### Source excerpt

==========

As I understand it, a caller is earlier in the stack that any of the functions it calls (callees), so those callees will always return before the caller does, their scope is a subset of the caller's.

As such, the fact that the callers locals are gone when it returns does not matter to the callees, which have already been long gone by then.

That is, of course, if those callees are using that callers variables locally only, not passing then elsewhere (other Goroutines, effectively other stacks). That is, there is no variable escape from the stack.

What did I miss here?

[josvazg]

Also, any recommended entry point or guide to read the runtime source code?

[josvazg]

Replying to myself. Here is a must read to understand the go runtime better and its source code:
https://github.com/golang/go/blob/master/src/runtime/HACKING.md

[Ian Lance Taylor]

You're right, sorry, I mixed callee and caller. Functions that F
calls can freely refer to memory allocated by F on the stack.

Ian

[T L]

On Wednesday, January 25, 2017 at 5:16:07 AM UTC+8, Ian Lance Taylor wrote:

On Tue, Jan 24, 2017 at 12:46 PM, josvazg <jos...@gmail.com> wrote:
>
> Golang runtime has been fully translated to Go for a while now. I know I
> could just read the source code directly but...
>
> Is there any known or recommended documentation (talk, slides, article)
> about the runtime Go code?

Not really.  It changes pretty quickly so any such docs would be more
or less out of date.


> I am specially interested in anything that describes the Golang runtime
> language subset restrictions:

Mostly the code is written carefully by people who understand the compiler.


> How does it avoid the GC? (while it's implementing it)

By not allocating memory.  It is helped by a "secret" compiler option,
-+.  When that compiler option is used, the compiler gives an error
for any implicit memory allocation.  Note that this is not a change to
the language, it is, as you say, a subset of the language: operations
that implicitly allocate memory are forbidden.

What is the difference between -+ and -m for checking whether or not a variable "escapes to heap"?
It looks the -m reports much more escapes than -+.

==========

### Problem 1
In the Go runtime thread, what does the compiler do when the -+ option is used?
### Problem 2
Continue the Go runtime thread from the point where its text stops.
The rows that follow have no connection to the Go runtime thread.

### Data
==========

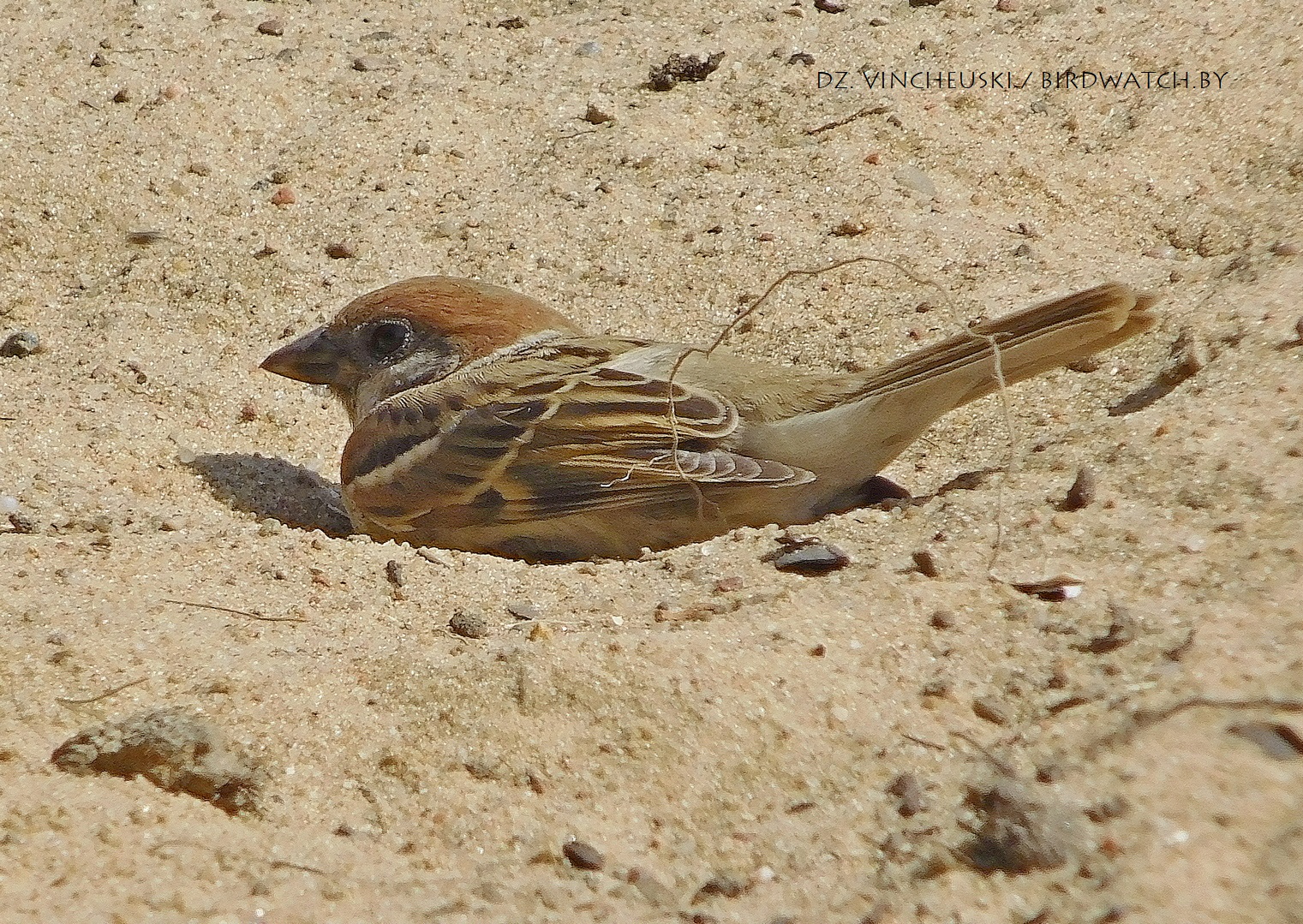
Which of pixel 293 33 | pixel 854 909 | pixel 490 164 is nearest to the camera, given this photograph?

==========

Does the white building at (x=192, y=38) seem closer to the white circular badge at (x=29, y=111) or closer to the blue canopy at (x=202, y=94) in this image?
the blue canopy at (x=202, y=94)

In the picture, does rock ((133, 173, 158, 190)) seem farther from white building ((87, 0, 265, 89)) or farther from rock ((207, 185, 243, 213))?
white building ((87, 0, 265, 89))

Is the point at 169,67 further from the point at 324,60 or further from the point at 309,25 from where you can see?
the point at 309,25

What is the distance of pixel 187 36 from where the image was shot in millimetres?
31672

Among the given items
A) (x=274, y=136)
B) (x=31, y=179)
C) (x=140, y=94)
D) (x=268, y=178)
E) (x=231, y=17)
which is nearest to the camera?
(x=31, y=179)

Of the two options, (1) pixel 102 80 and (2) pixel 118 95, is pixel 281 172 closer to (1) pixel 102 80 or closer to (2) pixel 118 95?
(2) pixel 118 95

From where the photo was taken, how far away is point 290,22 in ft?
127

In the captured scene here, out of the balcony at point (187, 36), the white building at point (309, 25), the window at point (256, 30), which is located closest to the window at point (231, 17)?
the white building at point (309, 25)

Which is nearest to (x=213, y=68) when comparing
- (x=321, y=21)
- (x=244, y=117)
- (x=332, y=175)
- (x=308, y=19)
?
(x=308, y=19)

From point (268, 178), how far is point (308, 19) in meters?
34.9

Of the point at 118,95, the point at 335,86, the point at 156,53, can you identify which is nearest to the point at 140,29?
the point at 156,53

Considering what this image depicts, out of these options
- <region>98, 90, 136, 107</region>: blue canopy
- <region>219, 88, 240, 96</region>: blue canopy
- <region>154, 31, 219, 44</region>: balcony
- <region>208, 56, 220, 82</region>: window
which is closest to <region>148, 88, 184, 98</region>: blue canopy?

==========

### Answer 1
It gives an error for any implicit memory allocation.

### Answer 2
[Ian Lance Taylor]

On Thu, Jan 26, 2017 at 9:18 AM, T L <tapi...@gmail.com> wrote:
>
> On Wednesday, January 25, 2017 at 5:16:07 AM UTC+8, Ian Lance Taylor wrote:
>
>> By not allocating memory. It is helped by a "secret" compiler option,
>> -+. When that compiler option is used, the compiler gives an error
>> for any implicit memory allocation. Note that this is not a change to
>> the language, it is, as you say, a subset of the language: operations
>> that implicitly allocate memory are forbidden.
>>
>
> What is the difference between -+ and -m for checking whether or not a
> variable "escapes to heap"?
> It looks the -m reports much more escapes than -+.

-m is a debugging option for analyzing the compiler's escape analysis
pass. -+ is a code generation option that causes the compiler to
reject implicit memory allocations. They don't have anything in
common except that they are both related to memory allocation. For
example, if an apparent memory allocation (such as a call to new)
does not escape (as could be reported by -m) then it is accepted by -+
(because it does not allocate memory).

Ian

[T L]

It looks a call to new will not be reported by -m either.

I still don't understand what are implicit memory allocations, could you make an explanation?

[Jakob Borg]

It depends. A call to new can (and will, often) give you a pointer to a stack allocated object. If you pass that pointer to something like fmt.Println() you'll see the object escape to the heap, get flagged by -m, and presumably forbidden by -+.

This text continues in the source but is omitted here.